(Exercise objective)
Please copy, without changes, the lines that start at the one containing "From this angle, which" and end at the one containing "the sliced banana at (x=212, y=234) <", including both, and nothing else.

(Stored dataset items)
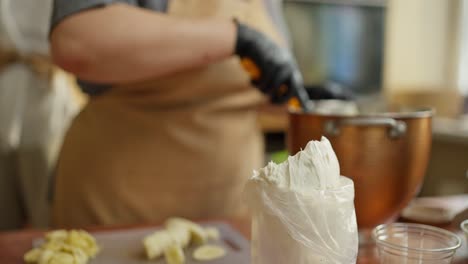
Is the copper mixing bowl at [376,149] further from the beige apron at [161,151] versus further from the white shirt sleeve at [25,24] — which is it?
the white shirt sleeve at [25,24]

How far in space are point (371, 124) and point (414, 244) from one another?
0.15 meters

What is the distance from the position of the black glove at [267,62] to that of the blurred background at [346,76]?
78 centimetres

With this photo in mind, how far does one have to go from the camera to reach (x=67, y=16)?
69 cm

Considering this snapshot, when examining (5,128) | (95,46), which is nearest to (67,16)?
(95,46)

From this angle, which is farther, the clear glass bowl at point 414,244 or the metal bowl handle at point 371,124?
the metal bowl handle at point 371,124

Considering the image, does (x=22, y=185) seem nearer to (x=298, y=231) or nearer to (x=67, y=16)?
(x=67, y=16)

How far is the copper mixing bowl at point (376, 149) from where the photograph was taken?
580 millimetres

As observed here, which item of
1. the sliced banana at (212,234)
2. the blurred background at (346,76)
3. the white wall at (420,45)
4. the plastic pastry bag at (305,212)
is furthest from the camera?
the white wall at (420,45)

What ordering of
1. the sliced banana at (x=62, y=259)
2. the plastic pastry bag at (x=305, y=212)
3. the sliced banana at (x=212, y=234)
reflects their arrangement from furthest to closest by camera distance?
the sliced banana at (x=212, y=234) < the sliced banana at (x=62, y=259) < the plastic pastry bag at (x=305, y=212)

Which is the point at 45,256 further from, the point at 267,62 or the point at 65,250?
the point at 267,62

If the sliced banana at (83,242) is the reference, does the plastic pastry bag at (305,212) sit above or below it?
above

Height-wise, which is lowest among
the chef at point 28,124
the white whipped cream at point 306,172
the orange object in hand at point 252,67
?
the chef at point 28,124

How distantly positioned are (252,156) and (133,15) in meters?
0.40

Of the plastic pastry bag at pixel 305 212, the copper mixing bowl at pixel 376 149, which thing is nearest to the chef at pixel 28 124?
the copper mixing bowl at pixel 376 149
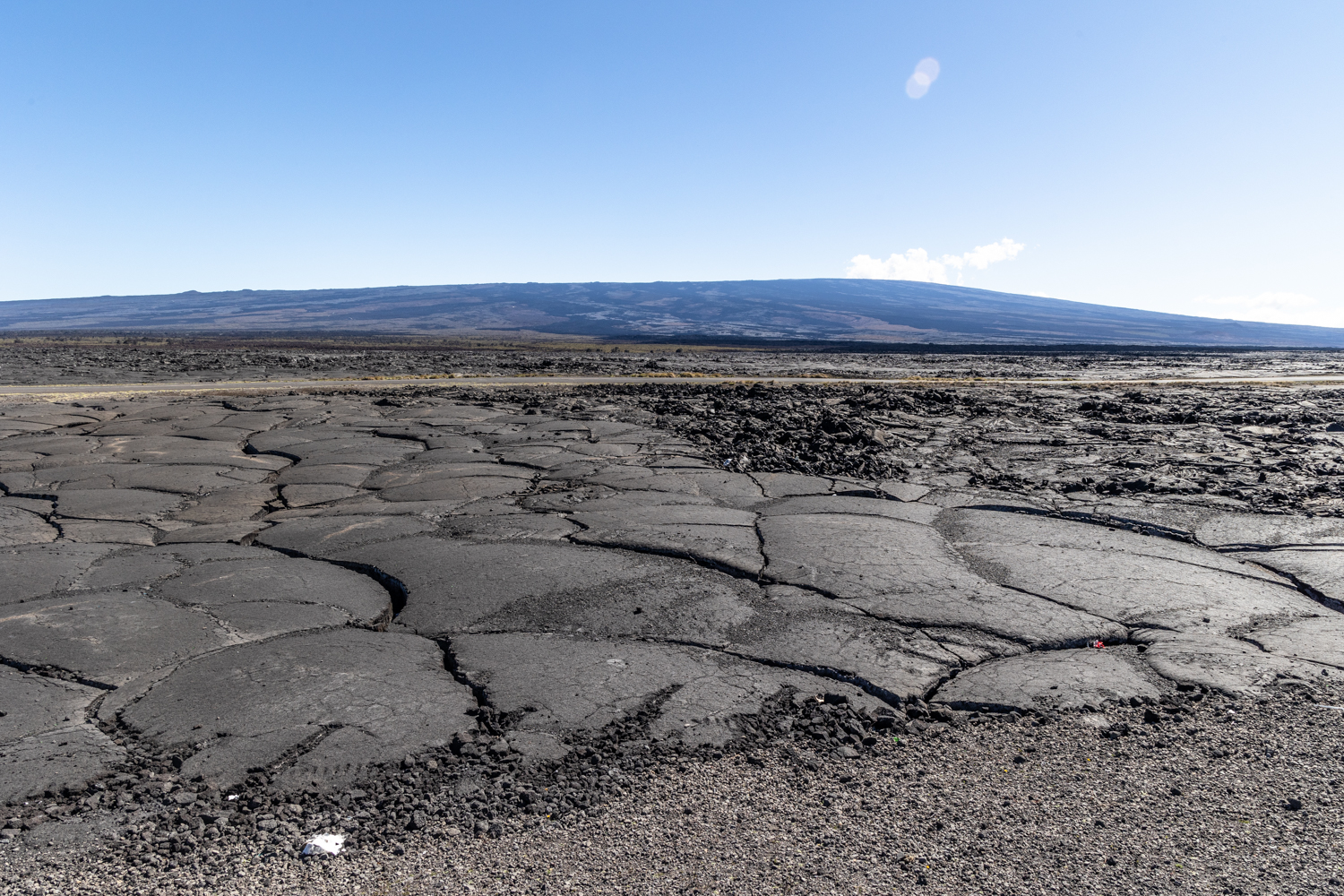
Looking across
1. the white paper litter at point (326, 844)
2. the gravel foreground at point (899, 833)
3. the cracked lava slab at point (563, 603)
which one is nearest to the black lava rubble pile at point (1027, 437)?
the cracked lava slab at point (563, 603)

(Solution to this exercise)
From this angle, which is farther, the clear glass bowl at point 414,244 or the metal bowl handle at point 371,124?
the metal bowl handle at point 371,124

Considering the image, does (x=22, y=185) seem nearer to (x=298, y=231) or nearer to (x=67, y=16)?
(x=67, y=16)

How far is the copper mixing bowl at point (376, 149) from where the photograph was taken?
580 millimetres

As observed here, which item of
1. the sliced banana at (212,234)
2. the blurred background at (346,76)
3. the white wall at (420,45)
4. the plastic pastry bag at (305,212)
is furthest from the camera?
the white wall at (420,45)

What ordering of
1. the sliced banana at (x=62, y=259)
2. the plastic pastry bag at (x=305, y=212)
3. the sliced banana at (x=212, y=234)
reflects their arrangement from furthest to closest by camera distance?
the sliced banana at (x=212, y=234) < the sliced banana at (x=62, y=259) < the plastic pastry bag at (x=305, y=212)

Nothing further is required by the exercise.